BRUSSELS (AP) — NATO will end Monday the seven-month bombing campaign that enabled Libyan rebels to overthrow Moammar Gadhafi’s regime.

Spokesman Col. Roland Lavoie said NATO staff temporarily seconded to the headquarters in Naples, Italy, for the operation are being reassigned to regular duties. The alliance concluded its airstrikes soon after Gadhafi’s capture and death on Oct. 20, but maintained regular air patrols over Libya.

The operations will end at midnight Libyan time (2300GMT), just days after the U.N. Security Council, which authorized the mission in March, decided to end all military action.

Allied air forces carried out 9,600 strike sorties in the past seven months, destroying about 5,900 military targets.

The mission has been hailed as a success by NATO’s military and political leaders, who have argued that the bombing raids caused minimal loss of innocent lives while paralyzing Gadhafi’s command and control networks and preventing his forces from carrying out reprisals against civilians.

NATO persevered during a months-long period of stalemate on the battlefields, when it appeared that Libya could become an Afghanistan-like quagmire.

"We have fully complied with the historic mandate of the United Nations," Secretary-General Anders Fogh Rasmussen said Friday. "(The operation) is one of the most successful in NATO history."
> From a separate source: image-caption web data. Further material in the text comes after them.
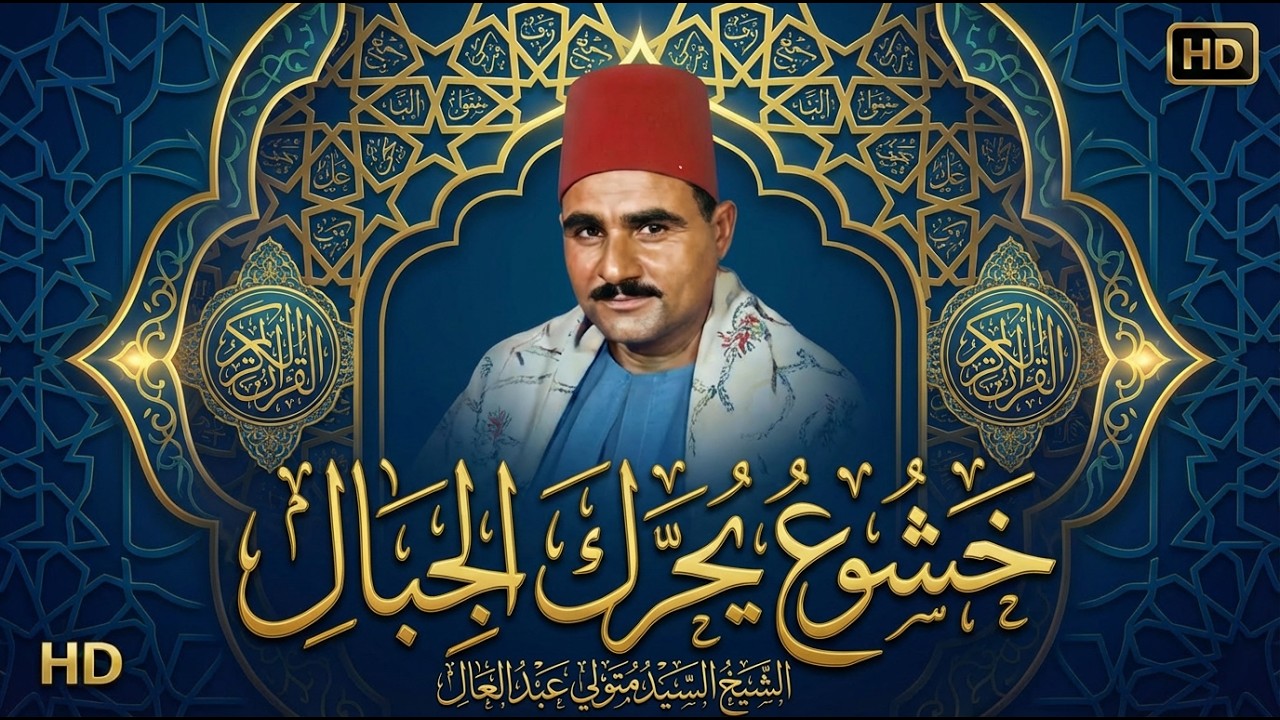 اداء وصف بالخشوع💥 الشيخ السيد متولي عبد العال ✅ جوده رائعه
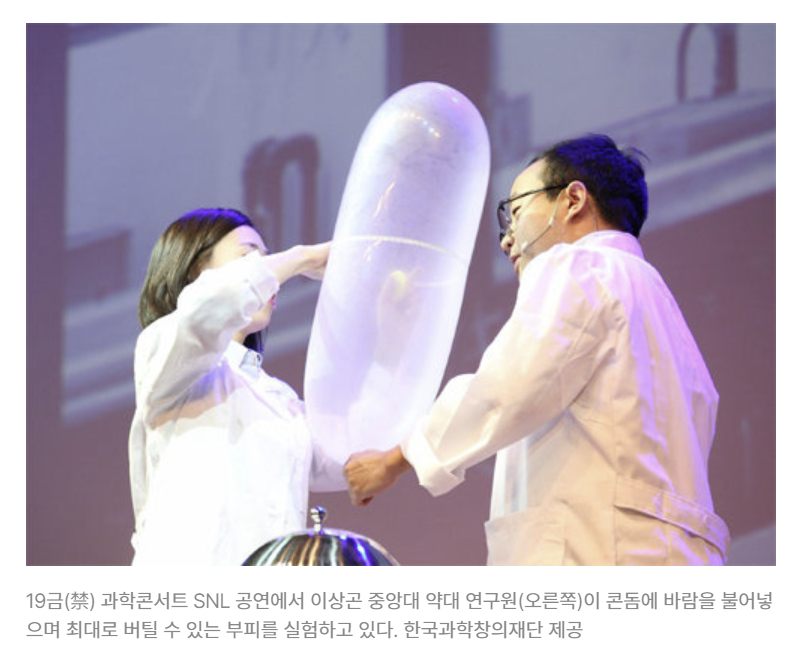 holahola_comic's tweet photo. 진심 지가 못껴놓고
콘돔 이만큼 늘어난다는데 https://t.co/wDe6OBDhwd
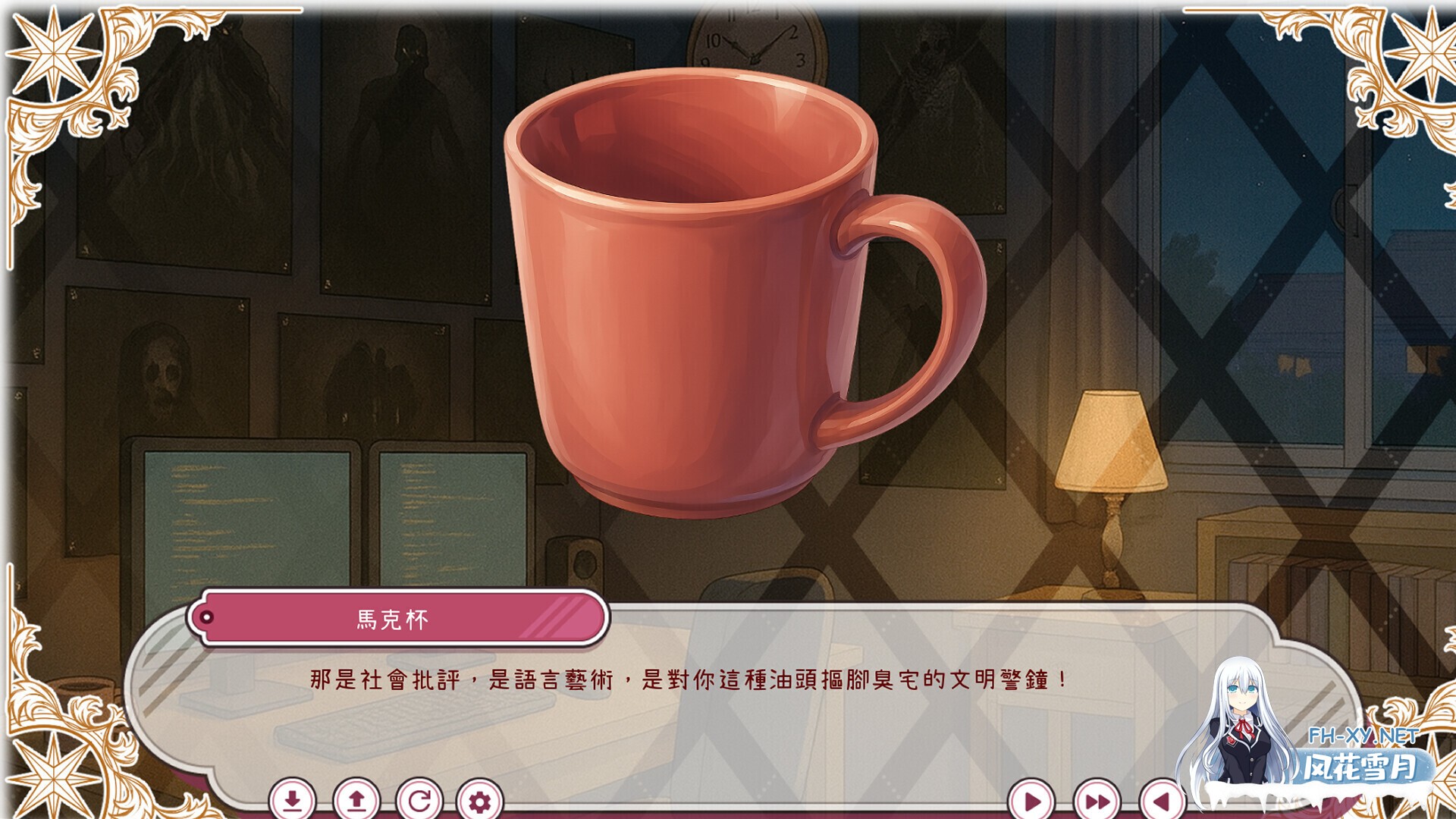 [日系ADV/官中/步兵/PC]每天都跟召唤出的克苏鲁少女玩桌游 Everyday I play board games with a summoned eldritch 官方中文步兵版[503M]-8.jpg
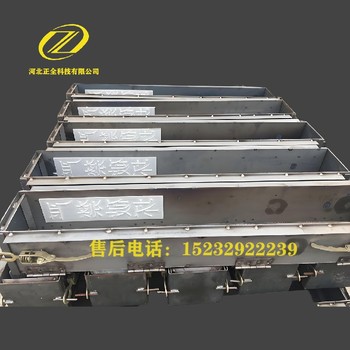 標志樁鋼模具標志樁模具數(shù)控加工界樁模具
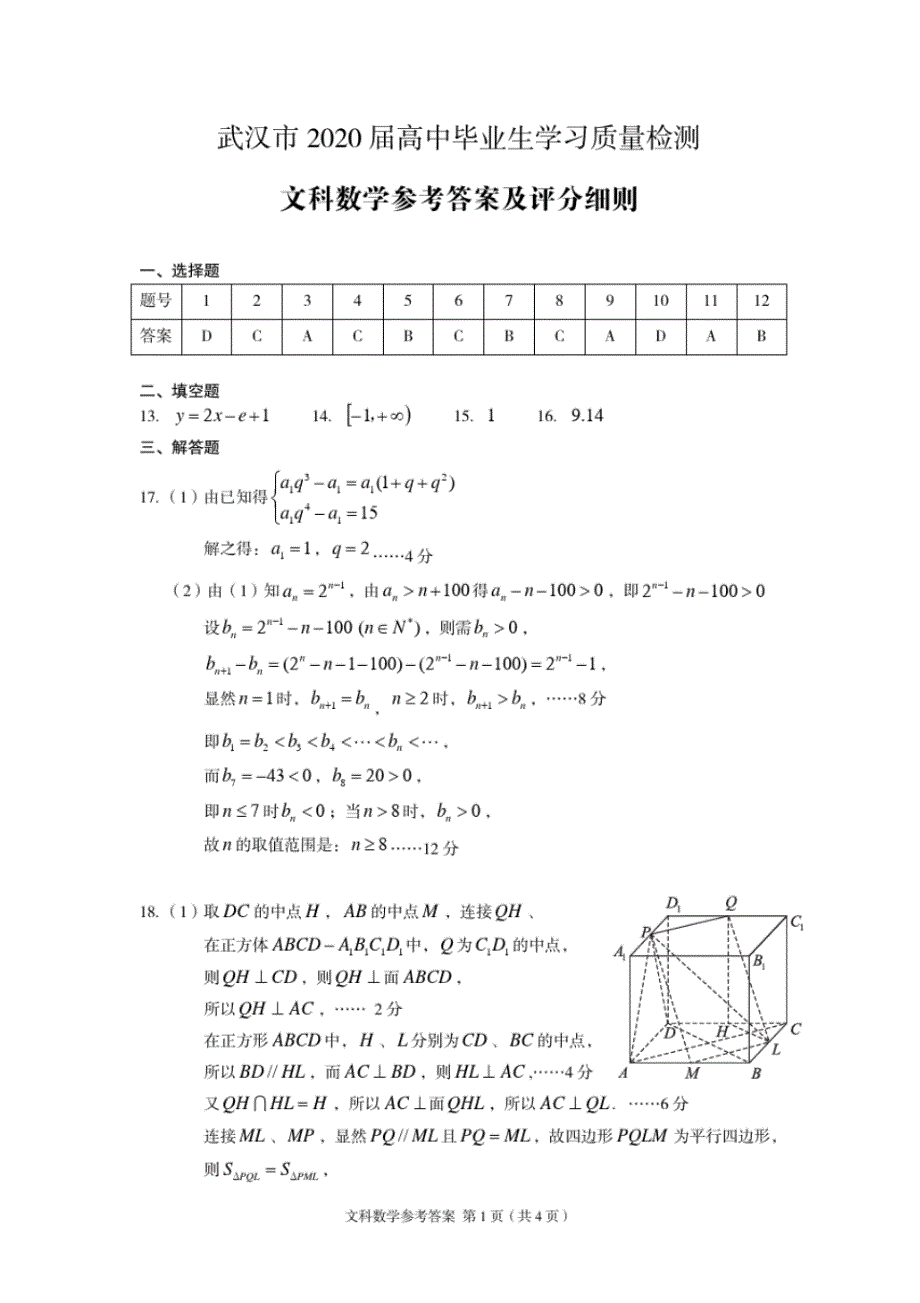 2020年3月2020届湖北省武汉市2017级高三下学期3月质量检测数学(文)参考答案_第1页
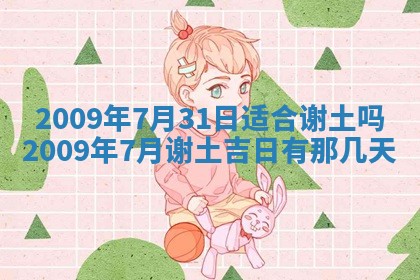 2026年02月15日潘姓男宝宝起名必读：八字喜忌用字详解
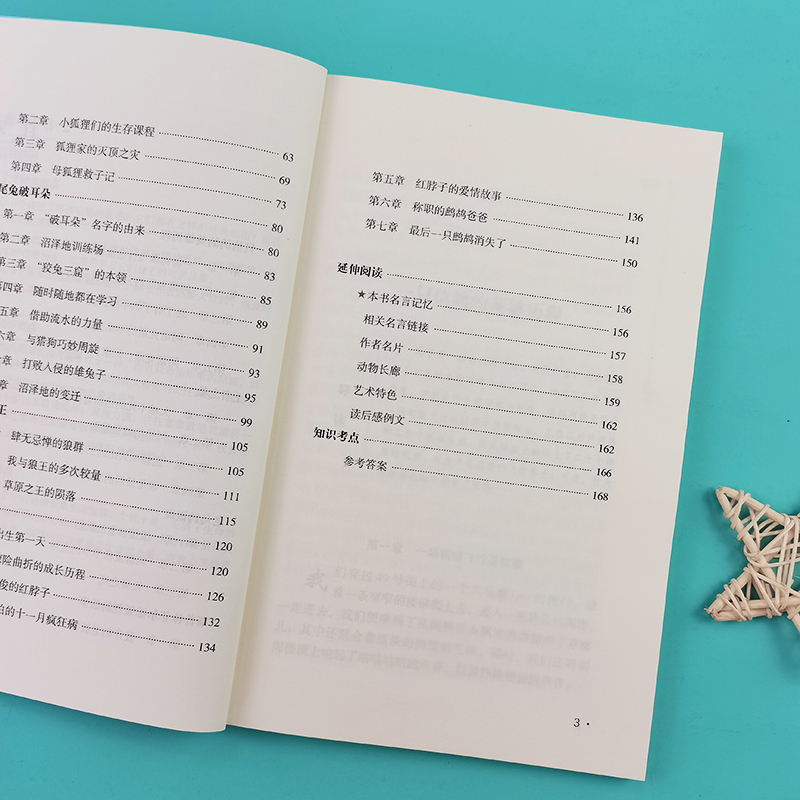 醉染图书红脖子9787550169425高清大图
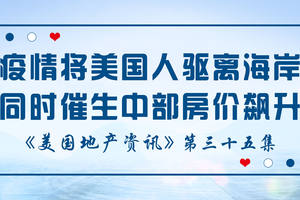美國地產資訊 - 家住美國：疫情不僅將美國人驅離海岸 同時催生中部房價飆升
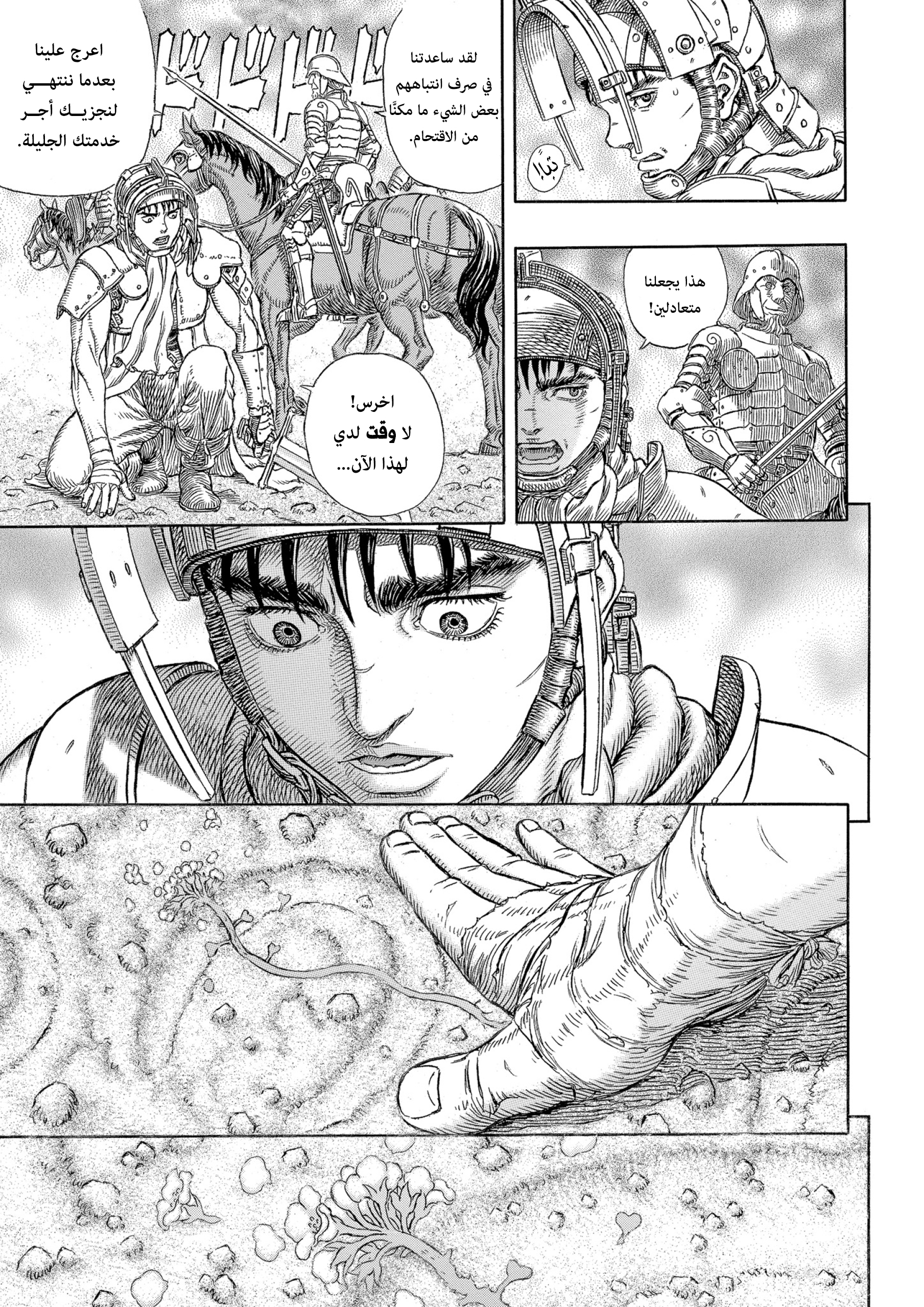 Read Berserk AR Manga Online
But the campaign caused deep strains within the alliance, with only eight of the 28 member states agreeing to participate in the bombing. Although allied aircraft enjoyed total air supremacy after Gadhafi’s weak air defenses were incapacitated early on, it took more than seven months of daily airstrikes to finally defeat his demoralized forces.

Critics — including Russia, China, the African Union, and other governments — have argued that NATO misused the limited U.N. resolution imposing a no-fly zone and authorizing the protection of civilians as a pretext to promote regime change.